Baba Ji nos dice que podemos desprendernos de todas nuestras posesiones simplemente descubriendo la realidad dentro de nosotros, dándonos cuenta de ella. Nos insta a ser objetivos, no subjetivos, a descubrir cómo evitar reaccionar a lo que nos ocurre. Quiere que nos liberemos de nuestra adición a lo que percibimos (a través de nuestros sentidos) que ocurre. No solo nuestros sentidos nos dicen lo que está, aparentemente, pasando, sino que además nuestras mentes nos indican cómo interpretar lo que pensamos que sucede. Este evento es algo “bueno” y eso me hace feliz, mientras que aquello es algo “malo” y me llena de miedo. Seguimos y seguimos esforzándonos por “entender” lo que nos dicen nuestros sentidos y reaccionando a esas conclusiones. Nuestro yo y todas sus turbulentas ilusiones están completamente bajo la esclavitud de lo que nuestros sentidos parecen decirnos; somos los esclavos de esta aparente realidad.
La palabra clave aquí es “aparente”. Si nosotros, o más bien, cuando experimentamos la realidad divina que es Dios internamente, entonces somos libres. No hay “apariencia” en la realidad que el maestro quiere que experimentemos. Está mas allá del espacio y del tiempo y está dentro de nosotros.
Como somos animales de costumbres, cada una de nuestras percepciones y reacciones posteriores nos hace percibir el mundo de la misma manera que la última vez que nos encontramos en una situación similar.
El carácter, la forma en que respondemos a lo que pensamos que es real, es un hábito. El yo, el conductor de nuestras limusinas de viaje en el tiempo es la memoria. Recordamos, aunque sea vagamente, cómo nos convertimos en lo que somos. Cuanto más deprimidos o asustados estamos, más cosas vemos para deprimirnos y asustarnos, lo que nos hace estar aun más deprimidos y asustados. Nos acostumbramos: nos convencemos de que el mundo es como nuestra personalidad lo percibe. Nos agarramos, como el alga a una roca, a estas percepciones determinantes.

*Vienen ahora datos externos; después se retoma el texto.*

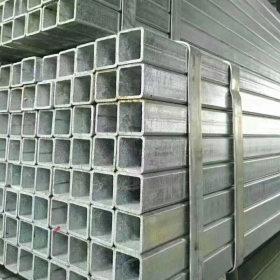 PANGANG Thị trường sắt thép Thép khoáng sản Vân Nam bán sắt thép Pan chihua Q235B cán nóng tùy chỉnh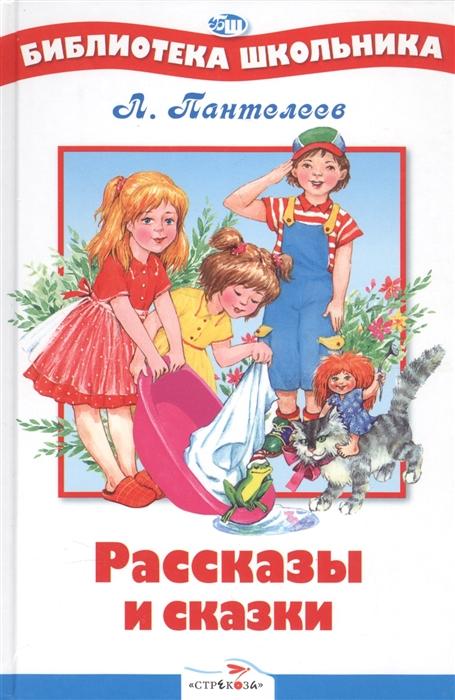 Пантелеев Рассказы и сказки
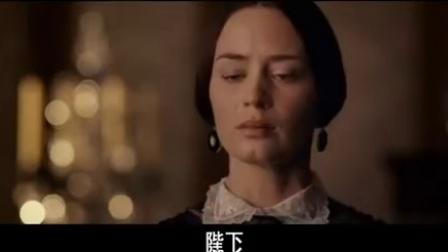 年轻的维多利亚 痴情王子表白妻子超感人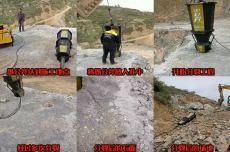 地基开挖液压岩石胀裂机吐鲁番使用现场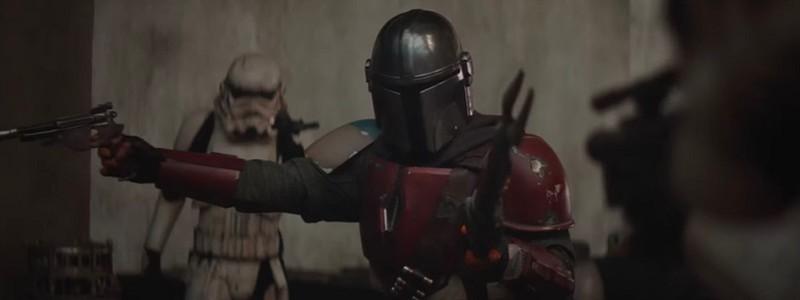 Новый эксклюзивный трейлер «Звездных войн: Мандалорец»
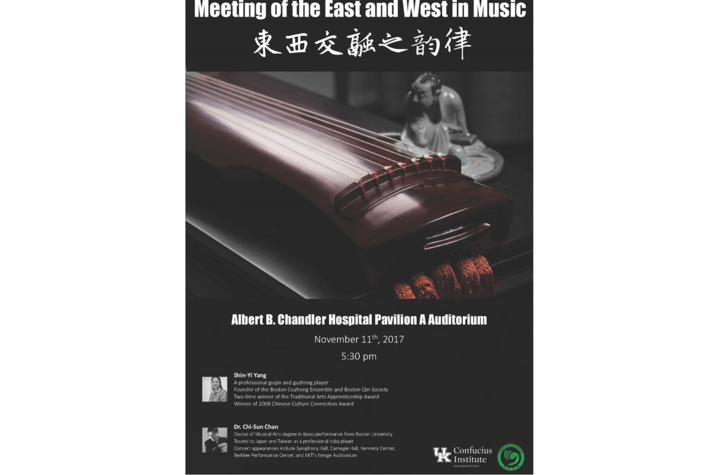 "photo of ""Meeting of the East and West in music"" poster"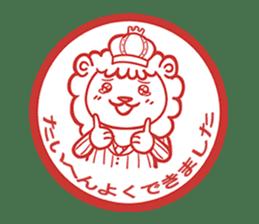King Lion sticker #4421292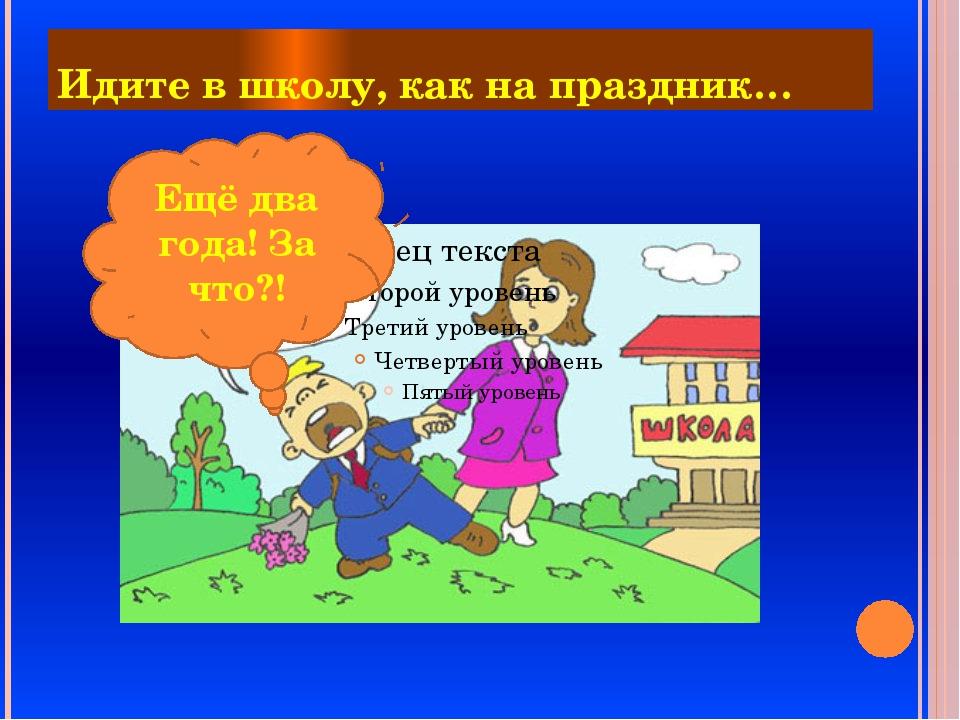 Идите в школу, как на праздник… Ещё два года! За что?!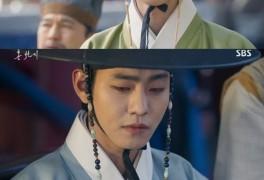 '홍천기' 김유정, 안효섭과 추억 담긴 그림... '애틋함 多'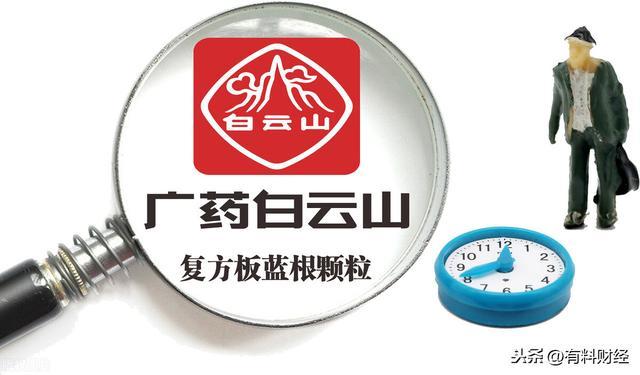 钟南山表示板蓝根能治新冠病毒,刺激白云山股价涨停,真相如何?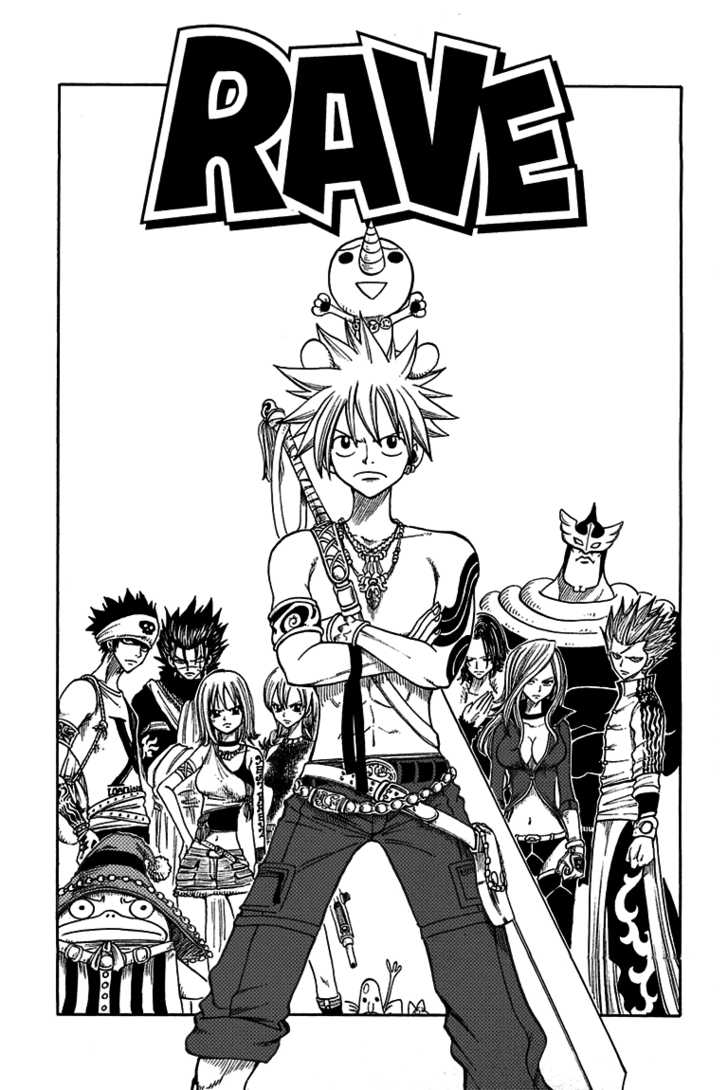 Rave Master 212 Page 1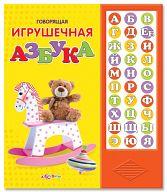 """Книга """"Говорящая игрушечная азбука"""""""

Soy lo que tengo, lo que debo, y lo que recuerdo. ¿Si pierdo lo que tengo, quién o qué soy entonces? Siempre estamos buscando algo que nos permita tener la impresión de que existimos. Esto está en la raíz de por qué los maestros nos animan a meditar, a hacernos uno con el Shabad, para poder morir para vivir. Cuando perdemos todo, ¿no somos nada, o somos uno con Dios y por tanto todo? Lo asombroso de este proceso místico es que al morir así, y solo por esta muerte, somos capaces de vivir de una manera que hace que nuestras vidas anteriores parezcan la muerte. Morimos para vivir de forma que podemos vivir de verdad; no solo existir, esperando morir, con miedo de que la historia que hemos estado tejiendo simplemente se detenga.
Mientras no hayamos retirado nuestra conciencia en nuestra meditación soltando completamente todo lo que pensábamos o imaginábamos o esperábamos que fuéramos nosotros, seguiremos siendo adictos a esas posesiones, fantasías, miedos, enfados y lujurias. La forma de dejar el hábito de nuestro yo es volver nuestra atención al núcleo del amor, el Shabad, para sustituirlo por la sombra de nuestro yo. Nuestro maestro-doctor nos da el tratamiento de la adicción que trae esta recuperación. Es recordar estar aquí, en el centro, y la práctica de observar y escuchar lo que está aquí. Este tratamiento se llama simran, dhyan y bhajan.